BRANO:
▶

Bibbiano, per fatto personale

di Corrado Truffi.

Sull’ignobile uso politico dell’indagine sui presunti abusi sugli affidi ai minori a Bibbiano non credo ci sia molto di aggiungere a quanto già scritto da altri, e spero che la denuncia per calunnie a quello squallido individuo che è malauguratamente il nostro ministro dello sviluppo e del lavoro lo costringa a cacciare prima o poi una bella cifra per risarcire dei danni morali non solo il PD ma un po’ tutti noi. Perché non c’è dubbio che a lui – e a quelli che assieme a lui hanno orchestrato la campagna mediatica contro l’incolpevole (almeno dei presunti abusi) sindaco Andrea Carletti – del benessere di quei bambini non importa un bel niente. Esattamente come non gli importava niente dei risparmiatori di Banca Etruria, o del prezzo dei sacchetti di mater-bi, o di qualunque altro argomento con cui hanno alimentato l’odio politico di cui sono maestri indiscussi.

◀

COMPITI DELL'ESERCIZIO:
- A) Cita fedelmente dal brano su Bibbiano la parte che comincia con le parole "di Corrado Truffi." e si chiude dopo le parole "sono maestri indiscussi.".
- B) Nel brano su Bibbiano, elenca le cose nominate in modo esplicito di cui, secondo il testo, non importa niente al ministro e a chi ha orchestrato con lui la campagna mediatica.

MATERIALE FORNITO:
▶

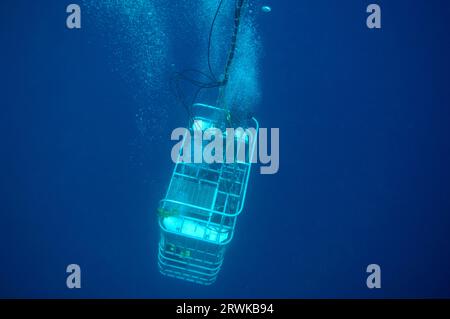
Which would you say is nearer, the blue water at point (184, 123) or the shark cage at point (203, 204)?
the shark cage at point (203, 204)

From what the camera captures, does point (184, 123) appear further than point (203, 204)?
Yes

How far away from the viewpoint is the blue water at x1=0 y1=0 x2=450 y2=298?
9.37ft

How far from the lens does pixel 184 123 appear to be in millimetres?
2885

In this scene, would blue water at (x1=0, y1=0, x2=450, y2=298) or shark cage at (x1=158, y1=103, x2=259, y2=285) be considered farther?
blue water at (x1=0, y1=0, x2=450, y2=298)

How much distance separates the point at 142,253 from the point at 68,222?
65 cm

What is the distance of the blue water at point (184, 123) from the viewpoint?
286cm

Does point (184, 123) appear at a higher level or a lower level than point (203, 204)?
higher
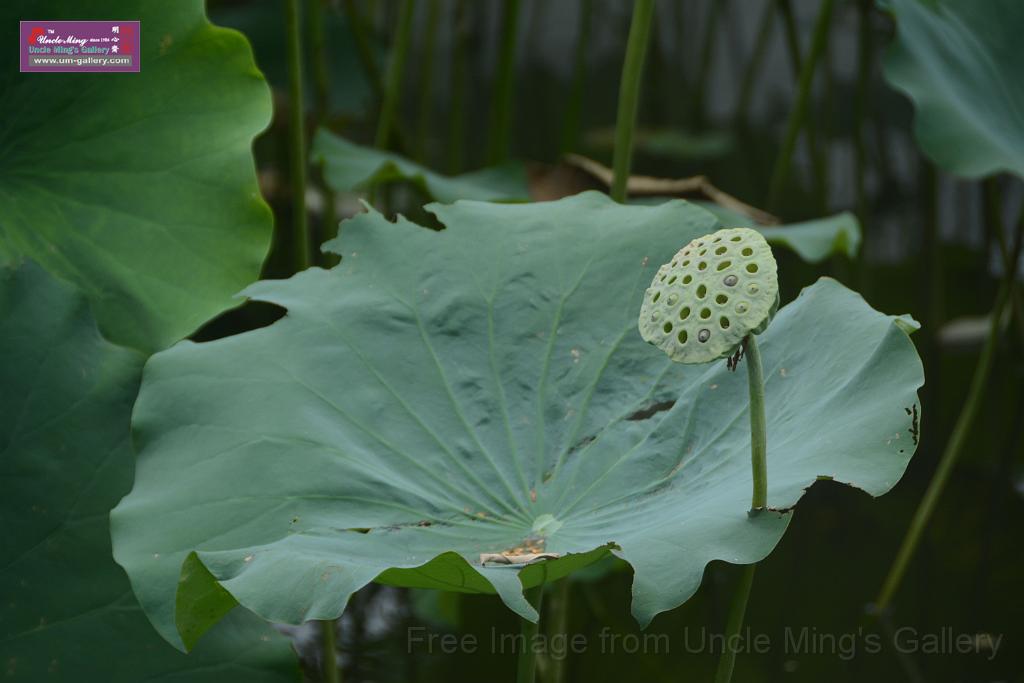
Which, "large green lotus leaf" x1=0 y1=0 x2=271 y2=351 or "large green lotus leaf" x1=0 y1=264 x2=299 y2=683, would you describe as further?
"large green lotus leaf" x1=0 y1=0 x2=271 y2=351

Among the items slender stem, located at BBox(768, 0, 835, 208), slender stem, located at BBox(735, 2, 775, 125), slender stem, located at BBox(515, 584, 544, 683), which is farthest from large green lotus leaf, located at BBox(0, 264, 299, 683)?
A: slender stem, located at BBox(735, 2, 775, 125)

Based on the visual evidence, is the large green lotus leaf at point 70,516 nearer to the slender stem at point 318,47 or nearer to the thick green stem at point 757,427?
the thick green stem at point 757,427

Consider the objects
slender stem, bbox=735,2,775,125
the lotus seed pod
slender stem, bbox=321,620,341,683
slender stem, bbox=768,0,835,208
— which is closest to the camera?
the lotus seed pod

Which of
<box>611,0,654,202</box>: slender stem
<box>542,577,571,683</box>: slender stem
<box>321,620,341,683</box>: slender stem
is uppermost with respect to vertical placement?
<box>611,0,654,202</box>: slender stem

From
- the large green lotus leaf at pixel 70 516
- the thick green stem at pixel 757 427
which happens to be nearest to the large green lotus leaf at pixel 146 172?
the large green lotus leaf at pixel 70 516

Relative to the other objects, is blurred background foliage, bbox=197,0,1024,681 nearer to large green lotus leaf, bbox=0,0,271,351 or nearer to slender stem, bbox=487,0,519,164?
slender stem, bbox=487,0,519,164

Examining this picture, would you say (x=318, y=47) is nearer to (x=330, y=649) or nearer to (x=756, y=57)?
(x=330, y=649)
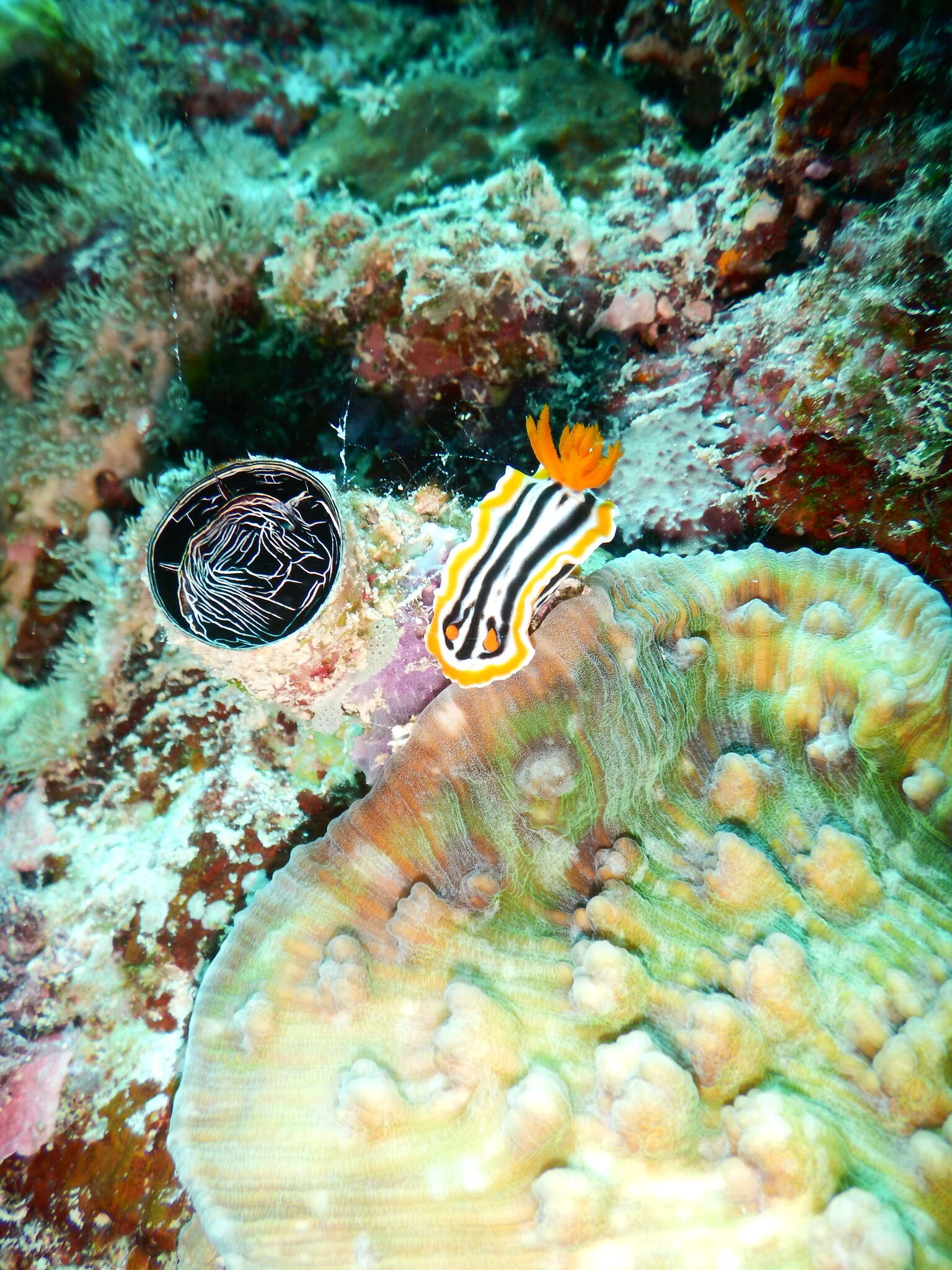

◀

SOLUZIONI DELL'ESERCIZIO:
- A)
di Corrado Truffi.

Sull’ignobile uso politico dell’indagine sui presunti abusi sugli affidi ai minori a Bibbiano non credo ci sia molto di aggiungere a quanto già scritto da altri, e spero che la denuncia per calunnie a quello squallido individuo che è malauguratamente il nostro ministro dello sviluppo e del lavoro lo costringa a cacciare prima o poi una bella cifra per risarcire dei danni morali non solo il PD ma un po’ tutti noi. Perché non c’è dubbio che a lui – e a quelli che assieme a lui hanno orchestrato la campagna mediatica contro l’incolpevole (almeno dei presunti abusi) sindaco Andrea Carletti – del benessere di quei bambini non importa un bel niente. Esattamente come non gli importava niente dei risparmiatori di Banca Etruria, o del prezzo dei sacchetti di mater-bi, o di qualunque altro argomento con cui hanno alimentato l’odio politico di cui sono maestri indiscussi.

- B)
- Il benessere di quei bambini
- I risparmiatori di Banca Etruria
- Il prezzo dei sacchetti di mater-bi